● **Aim a**
According to the interview excerpt about the book Sisters in Hate, in what year were Corinna Olsen, Ayla Stewart, and Lana Lokteff all born?

● **Document extract**
+---+

So why are white women overlooked in national coverage about the hate movement, given that they, according to Darby, have the “singular capacity to sow hate in ways both loud and quiet, blatant and not?” In Sisters in Hate: American Women on the Front Lines of White Nationalism, published on July 21, Darby takes us deep inside the hate movement through the lens of three women she spent extensive time with: Corinna Olsen, Ayla Stewart, and Lana Lokteff, all of whom were born in 1979, but joined the movement at different times in their life. Darby explains that white nationalists have long used their defense of white women’s innocence and purity as justification for their violence, but what should we make of those very same women—who Darby believes are using the women-are-wonderful effect to fly under the radar—being both complicit in and active members of white-supremacist violence? Bitch spoke with Darby about what draws white women into the hate movement, how an intense focus on Islam after 9/11 allowed white nationalism to flourish in the United States, and how we can prepare for whatever comes after the consequential 2020 election.
It seemed as if the media, the political media in particular, was surprised by white nationalism being an undercurrent of the 2016 election cycle, as well as Trump’s presidency up until recently. Why did it catch so many people off guard?
The people it caught off guard were those who most bought into the myth of a post-racial America. And those people, often, were white and comfortably positioned in the economic and political establishment, including in the media. They shaped the mainstream discourse leading up to the election around their own worldview, in which someone like Trump couldn’t possibly win, certainly not on the heels of the Obama presidency, with all the hope and progress it embodied. In fact, as many Black journalists and intellectuals had warned, there was already a wide and deep backlash to Obama’s tenure, from the Tea Party to the alt-right. There was a voting base primed for Trumpism. America wasn’t post-racial at all.
What was your process for determining how to structure the book? We learn about each of the women—Corinna, Ayla, and Lana—in individual sections and chapters that rotate around their stories. How did you decide upon that format?
I had a hard time figuring out the structure! I knew I wanted to focus on the three women, because they were all born in the same year, which gave the project a synchronous quality, and because the similarities and differences among their stories were particularly illuminating. But then there was so much history, sociology, and psychology that I wanted to incorporate. And where did that all belong? There was some trial and error before I realized I shouldn’t try to map the women’s stories on to each other, but rather let them build upon each other. Readers are smart enough to find the threads that connect them. Then I identified where in the book a contextual element seemed to fit most organically—the history of anti-feminism, for instance, or the advent of the Ku Klux Klan. I used a lot of Post-its and index cards and thumbtacks, putting everything on a bulletin board at one point, then moving pieces around until I saw what made the most sense.

Sisters in Hate: American Women on the Front Lines of White Nationalism by Seyward Darby (Photo credit: Little, Brown and Company)
One of the things that was really striking about this book and that seems to apply across the women subjects—you mention that Corinna is an embalmer—is that they have always been fascinated by rituals and what she called “the misunderstood” subjects that are taboo or macabre. What is it about white supremacy and racism in particular that draws these women in and makes them so dedicated to the movements?

+---+

● **Materials provided**

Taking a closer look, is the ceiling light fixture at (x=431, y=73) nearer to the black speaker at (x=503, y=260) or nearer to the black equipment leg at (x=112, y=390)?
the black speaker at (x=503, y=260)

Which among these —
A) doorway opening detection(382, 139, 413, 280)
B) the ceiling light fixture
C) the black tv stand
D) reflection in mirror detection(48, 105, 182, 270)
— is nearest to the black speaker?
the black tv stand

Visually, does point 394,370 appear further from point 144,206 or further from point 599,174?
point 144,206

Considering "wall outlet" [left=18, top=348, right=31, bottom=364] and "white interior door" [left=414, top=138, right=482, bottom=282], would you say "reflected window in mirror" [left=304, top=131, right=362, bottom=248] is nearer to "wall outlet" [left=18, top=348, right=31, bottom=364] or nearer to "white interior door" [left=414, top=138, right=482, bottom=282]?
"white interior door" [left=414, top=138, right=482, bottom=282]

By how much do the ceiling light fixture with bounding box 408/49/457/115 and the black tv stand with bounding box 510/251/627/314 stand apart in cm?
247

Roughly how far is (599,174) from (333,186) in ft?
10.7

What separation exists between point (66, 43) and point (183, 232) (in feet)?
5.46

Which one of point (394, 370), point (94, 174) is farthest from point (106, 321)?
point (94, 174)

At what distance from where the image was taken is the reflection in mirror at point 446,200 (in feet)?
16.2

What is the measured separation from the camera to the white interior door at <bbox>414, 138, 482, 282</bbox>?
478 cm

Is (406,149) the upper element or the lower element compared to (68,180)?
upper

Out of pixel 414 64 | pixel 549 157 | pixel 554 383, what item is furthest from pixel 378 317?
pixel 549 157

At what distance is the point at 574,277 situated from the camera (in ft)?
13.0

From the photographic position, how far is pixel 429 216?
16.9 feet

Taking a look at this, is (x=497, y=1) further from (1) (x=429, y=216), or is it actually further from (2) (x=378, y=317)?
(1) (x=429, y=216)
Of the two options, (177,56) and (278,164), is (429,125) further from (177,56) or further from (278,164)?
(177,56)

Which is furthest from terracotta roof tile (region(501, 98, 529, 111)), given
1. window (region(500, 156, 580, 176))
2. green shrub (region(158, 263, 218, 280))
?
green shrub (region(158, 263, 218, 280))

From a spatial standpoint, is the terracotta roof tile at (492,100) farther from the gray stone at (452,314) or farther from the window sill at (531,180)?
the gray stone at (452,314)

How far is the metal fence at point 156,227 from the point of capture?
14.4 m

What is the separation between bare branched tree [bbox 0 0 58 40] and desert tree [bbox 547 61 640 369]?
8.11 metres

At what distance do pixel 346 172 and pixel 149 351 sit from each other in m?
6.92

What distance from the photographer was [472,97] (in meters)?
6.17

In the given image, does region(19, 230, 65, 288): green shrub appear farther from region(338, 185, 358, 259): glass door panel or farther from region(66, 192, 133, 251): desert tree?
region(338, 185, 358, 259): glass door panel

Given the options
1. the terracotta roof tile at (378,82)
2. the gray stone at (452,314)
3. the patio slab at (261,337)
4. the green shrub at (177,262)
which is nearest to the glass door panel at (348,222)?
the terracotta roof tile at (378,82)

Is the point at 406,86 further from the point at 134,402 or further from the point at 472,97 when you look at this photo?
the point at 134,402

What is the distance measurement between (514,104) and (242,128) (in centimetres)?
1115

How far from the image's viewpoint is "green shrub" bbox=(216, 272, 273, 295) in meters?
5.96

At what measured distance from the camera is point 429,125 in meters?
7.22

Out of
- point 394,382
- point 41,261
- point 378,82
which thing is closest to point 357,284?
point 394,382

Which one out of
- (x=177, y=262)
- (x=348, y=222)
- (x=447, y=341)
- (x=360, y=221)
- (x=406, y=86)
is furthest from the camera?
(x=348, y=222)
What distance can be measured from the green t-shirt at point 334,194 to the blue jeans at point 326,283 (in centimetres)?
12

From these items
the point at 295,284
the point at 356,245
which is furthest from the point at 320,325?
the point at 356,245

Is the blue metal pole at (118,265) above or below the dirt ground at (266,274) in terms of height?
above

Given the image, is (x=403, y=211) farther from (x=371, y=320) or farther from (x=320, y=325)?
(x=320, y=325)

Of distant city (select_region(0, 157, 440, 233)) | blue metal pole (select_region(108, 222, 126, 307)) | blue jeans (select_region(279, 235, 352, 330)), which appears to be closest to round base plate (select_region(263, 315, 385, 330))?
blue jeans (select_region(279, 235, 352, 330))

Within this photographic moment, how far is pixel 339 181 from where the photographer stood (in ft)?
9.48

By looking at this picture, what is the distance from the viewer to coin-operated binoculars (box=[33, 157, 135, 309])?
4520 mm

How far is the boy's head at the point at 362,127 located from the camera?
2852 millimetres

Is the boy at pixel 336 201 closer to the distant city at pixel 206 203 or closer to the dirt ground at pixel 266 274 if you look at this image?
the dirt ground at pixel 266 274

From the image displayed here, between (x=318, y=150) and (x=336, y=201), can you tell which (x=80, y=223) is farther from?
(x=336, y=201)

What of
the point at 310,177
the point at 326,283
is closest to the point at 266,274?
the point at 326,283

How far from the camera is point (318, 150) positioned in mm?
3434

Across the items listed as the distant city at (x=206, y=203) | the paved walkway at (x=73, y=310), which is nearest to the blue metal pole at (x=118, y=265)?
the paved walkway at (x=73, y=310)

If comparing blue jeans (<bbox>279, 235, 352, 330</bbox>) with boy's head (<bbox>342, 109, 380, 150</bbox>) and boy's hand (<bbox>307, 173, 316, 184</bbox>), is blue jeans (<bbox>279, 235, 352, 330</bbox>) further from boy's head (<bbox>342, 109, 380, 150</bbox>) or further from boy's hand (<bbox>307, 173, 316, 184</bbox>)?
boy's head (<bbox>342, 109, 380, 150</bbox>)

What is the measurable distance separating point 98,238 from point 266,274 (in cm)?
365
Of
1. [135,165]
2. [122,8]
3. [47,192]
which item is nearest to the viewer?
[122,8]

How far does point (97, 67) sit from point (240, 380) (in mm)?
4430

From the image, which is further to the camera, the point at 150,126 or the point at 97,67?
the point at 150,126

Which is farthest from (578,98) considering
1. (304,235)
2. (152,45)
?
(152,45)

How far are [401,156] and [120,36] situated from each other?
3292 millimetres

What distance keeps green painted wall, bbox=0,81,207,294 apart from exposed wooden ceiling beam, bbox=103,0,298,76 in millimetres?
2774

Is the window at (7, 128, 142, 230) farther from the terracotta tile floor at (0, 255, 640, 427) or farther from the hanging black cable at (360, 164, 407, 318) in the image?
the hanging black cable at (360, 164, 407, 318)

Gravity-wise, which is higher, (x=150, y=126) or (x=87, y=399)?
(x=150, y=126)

+---+

● **Aim b**
Set down everything in the listing from the line containing "Gravity-wise, which is" down to the end of the listing, reproducing each line unchanged.

● **Expected answer a**
1979

● **Expected answer b**
Gravity-wise, which is higher, (x=150, y=126) or (x=87, y=399)?
(x=150, y=126)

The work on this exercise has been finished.